The truck jounced over an unpaved section of road, and Campos slipped even lower on the seat. Walters looked at him a little nervously. "Someday you're gonna break your ass doing that." Campos grunted again.

"All right," Walters said. "I don't give a damn." He sneezed again and drove in silence for a few minutes. Then he turned hopefully to Campos again and asked, "You catch the game last night?"

He was off before Campos had even shaken his head. "They lost, five to four. Cepeda hit two, but Kirkland struck out with two on in the ninth." He spat out of the window. "The bastards gave them the game, anyway. They made four errors. Wagner dropped a fly ball and Spencer threw one into left field. . . ."

He described the game with the sad relish of the messenger to Job, blinking his pale eyes rapidly as he talked. Beside him, Campos slumped in his seat and grunted and nodded now and then, and he might have been nodding to Walters or to something else.

Walters sniffed, wiped his nose on his sleeve, and began to sing Perry Como's latest. He chanted the song as if he weren't sure of the tune, and he appeared startled when Campos stirred beside him, sat up a little, and said, "You got it wrong."

"Better'n any goddam Puerto Rican," Walters said delightedly.

"Cuban, you bastard," said the big man without rancor. He slipped down in his seat again and looked out of the window.

In the back of the truck the raven had been joined by a small red squirrel who had dropped out of an overhanging tree as the truck passed under it. The squirrel was thin, with large bright eyes, and he sat on one of the chains that held the tailgate shut and demanded, "What on earth are you doing?"

"Making a good-will tour," said the raven, who disliked squirrels even more than pigeons. "What does it look like I'm doing?"

The squirrel drew his front paws close against his furry chest. "But you're a bird!" he said in amazement. "Why aren't you flying?"

"I've retired," said the raven calmly.

The truck took an exceedingly tight curve, and the squirrel nearly lost his balance on the chain. He recovered himself with a small squeak of alarm and stared at the raven. "Birds are supposed to fly," he said a little querulously. "Do you mean you're never going to fly again?"

It had come very gradually to the raven's attention that the motion of a truck on a gravel road is quite different from flight. There was a faint murmur of discontent from his stomach, distant as heat lightning still. "Never," he said grandly. "From here on in, I'm a pedestrian."

The truck hit two ruts in succession, and the raven lay down quietly and glared at the squirrel, who had balanced himself twice with a graceful flick of his tail.

"Personally," the squirrel continued, "I don't know that I'd care to fly. Unnatural method of locomotion, after all. Tiring, dangerous, exposed to all manner of injuries. Oh, I can see your point in wanting to get out of the business. But, after all, it's what you were born for. Just as I was born to be a squirrel. Fish got to swim and birds got to fly. God made them, high and lowly, and ordered their estate." He coughed apologetically. "Those last two lines weren't mine, I'm afraid."

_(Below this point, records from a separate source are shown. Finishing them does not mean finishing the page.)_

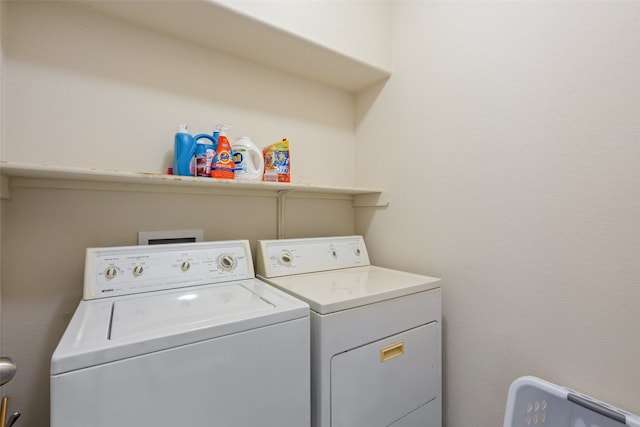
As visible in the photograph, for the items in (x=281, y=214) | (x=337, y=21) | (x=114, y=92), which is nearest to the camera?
(x=114, y=92)

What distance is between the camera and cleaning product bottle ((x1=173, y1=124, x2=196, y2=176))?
1.25 m

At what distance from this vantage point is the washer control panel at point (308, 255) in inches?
55.3

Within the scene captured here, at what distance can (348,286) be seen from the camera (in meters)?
1.21

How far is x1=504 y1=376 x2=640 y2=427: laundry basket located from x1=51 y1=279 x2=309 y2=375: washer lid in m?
0.86

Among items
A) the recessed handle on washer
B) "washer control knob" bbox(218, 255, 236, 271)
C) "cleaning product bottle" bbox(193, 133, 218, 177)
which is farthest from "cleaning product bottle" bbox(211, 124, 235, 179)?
the recessed handle on washer

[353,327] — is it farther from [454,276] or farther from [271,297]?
[454,276]

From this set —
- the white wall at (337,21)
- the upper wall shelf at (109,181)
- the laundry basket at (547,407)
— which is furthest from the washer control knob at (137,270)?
the laundry basket at (547,407)

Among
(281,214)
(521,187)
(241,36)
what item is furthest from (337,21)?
(521,187)

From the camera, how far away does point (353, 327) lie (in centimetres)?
101

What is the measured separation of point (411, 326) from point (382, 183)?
873mm

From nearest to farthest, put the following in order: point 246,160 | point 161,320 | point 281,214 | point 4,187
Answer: point 161,320
point 4,187
point 246,160
point 281,214

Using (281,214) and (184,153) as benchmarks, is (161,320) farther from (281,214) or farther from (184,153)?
(281,214)

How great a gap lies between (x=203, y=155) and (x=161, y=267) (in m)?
0.50

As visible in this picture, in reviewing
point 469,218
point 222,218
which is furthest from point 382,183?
point 222,218
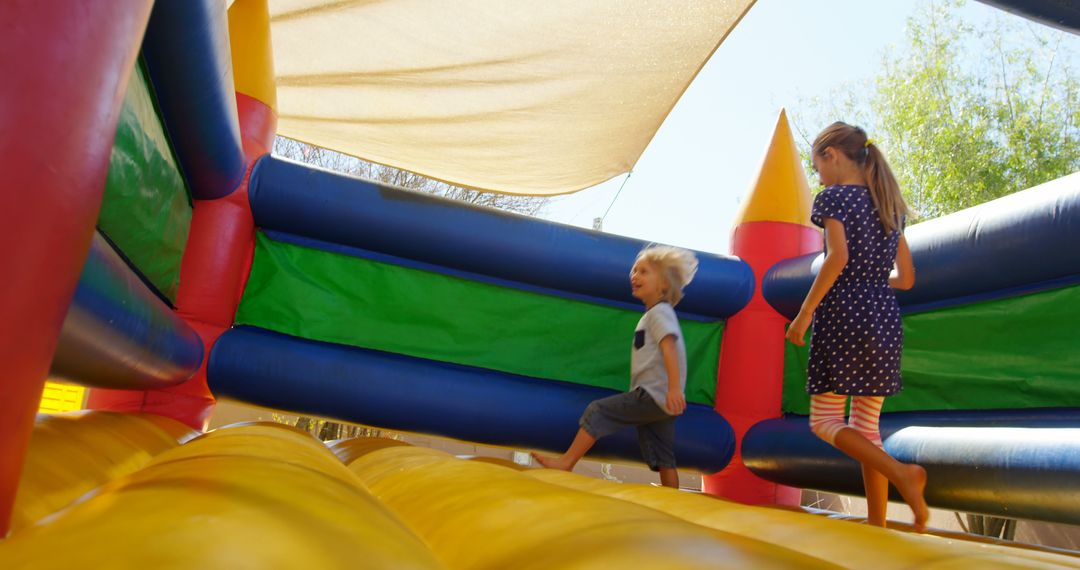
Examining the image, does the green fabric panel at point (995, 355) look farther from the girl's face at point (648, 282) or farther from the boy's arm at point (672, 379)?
the girl's face at point (648, 282)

"You could have fooled me," said the raven.

"All lives are composed of two basic elements," the squirrel said, "purpose and poetry. By being ourselves, squirrel and raven, we fulfill the first requirement, you in flight and I in my tree. But there is poetry in the meanest of lives, and if we leave it unsought we leave ourselves unrealized. A life without food, without shelter, without love, a life lived in the rain—this is nothing beside a life without poetry."

The raven lifted his head from the floor of the truck. "If I was a hawk, I'd eat you in two bites," he said weakly.

"Certainly," agreed the squirrel promptly. "And if you were a hawk it would be your duty to eat me. That is the purpose of hawks, to eat squirrels, and I may add, gophers. But if you ate me without any appreciation of your own swift-plummeting stroke and without a certain tender understanding of my mad, futile flight toward my tree, where my wife and family dwell—well, you wouldn't be very much of a hawk, that's all I can say."